Answer: In most cases, immigrants who have no prior criminal history do not need to have fingerprints taken at the police department in order to obtain a “police clearance” report prior to filing I-485 Adjustment of Status (“Green Card”) and Naturalization applications. Biometrics, including fingerprints are done by the USCIS after a residency case is filed and are only required to be taken by the USCIS Immigration Support Center. So do not waste time going to the local police station to obtain such reports. However, if you were ever arrested, even if the case was later dismissed, or ever had to go to a criminal court for any reason, you need to obtain an official stamped/certified copy of both the:
1) Arrest report (obtain from the police dept. which arrested you) and
2) Court disposition (obtain from the court where your case was adjudicated).
The originals are to be given to the USCIS officer at the time of your interview. Only send copies in your initial petition package.
For some, it’s not too late to register: Men preparing to apply for Naturalization (U.S. Citizenship) who failed to register for the Selective Service in the past, but who are not yet age 26, can still register online. However, those who have passed age 26, are not eligible to register and must face the potentially negative immigration consequences of passing the required registration date. For those who failed to register, the easiest thing to do may be to wait until you are age 31 to apply for Naturalization so you have five years of good moral character or 29 years of age to show three years of good moral character (if you have been married to and living with a U.S. citizen).
If you don’t want to wait, you will need to prove to the officer that you did not know you were supposed to register and that you didn’t “willfully” fail to register.

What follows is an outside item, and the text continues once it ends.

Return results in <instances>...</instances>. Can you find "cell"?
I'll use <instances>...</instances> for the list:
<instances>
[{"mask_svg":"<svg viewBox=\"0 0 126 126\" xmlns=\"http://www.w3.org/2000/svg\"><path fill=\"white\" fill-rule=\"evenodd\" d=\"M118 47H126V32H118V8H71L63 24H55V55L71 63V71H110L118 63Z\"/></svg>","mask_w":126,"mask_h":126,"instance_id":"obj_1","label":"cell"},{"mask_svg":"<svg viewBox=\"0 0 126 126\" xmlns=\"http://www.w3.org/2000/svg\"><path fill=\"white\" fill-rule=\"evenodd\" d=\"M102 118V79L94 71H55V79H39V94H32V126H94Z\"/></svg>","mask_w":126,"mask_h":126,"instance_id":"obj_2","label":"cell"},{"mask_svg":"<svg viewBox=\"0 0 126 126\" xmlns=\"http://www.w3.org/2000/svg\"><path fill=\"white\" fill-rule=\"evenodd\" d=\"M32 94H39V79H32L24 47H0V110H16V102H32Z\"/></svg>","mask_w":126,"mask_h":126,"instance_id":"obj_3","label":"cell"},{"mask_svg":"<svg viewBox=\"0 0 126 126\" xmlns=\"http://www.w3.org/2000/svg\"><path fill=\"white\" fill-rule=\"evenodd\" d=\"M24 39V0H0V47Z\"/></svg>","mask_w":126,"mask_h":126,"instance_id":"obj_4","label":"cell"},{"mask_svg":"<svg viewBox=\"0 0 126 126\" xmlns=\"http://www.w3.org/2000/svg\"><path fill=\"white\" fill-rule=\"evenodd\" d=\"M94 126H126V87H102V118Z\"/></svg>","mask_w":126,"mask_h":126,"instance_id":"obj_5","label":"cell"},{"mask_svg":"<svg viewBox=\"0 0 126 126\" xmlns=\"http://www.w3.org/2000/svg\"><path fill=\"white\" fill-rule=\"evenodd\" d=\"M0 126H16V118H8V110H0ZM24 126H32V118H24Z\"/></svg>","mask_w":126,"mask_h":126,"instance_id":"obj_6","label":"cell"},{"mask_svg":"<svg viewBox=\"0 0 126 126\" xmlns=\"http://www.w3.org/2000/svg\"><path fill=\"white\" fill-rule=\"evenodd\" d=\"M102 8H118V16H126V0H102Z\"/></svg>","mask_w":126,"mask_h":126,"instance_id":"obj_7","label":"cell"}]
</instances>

To do this, you can submit the following along with your naturalization application:
1) Status Information Letter from the Selective Service System (obtained from the Selective Service System website or by calling 847-688-6888.)
2) your sworn declaration, and sworn declarations from people who knew you, attesting to the reasons why you failed to learn about and did not know about the requirement to register or believed you were automatically registered.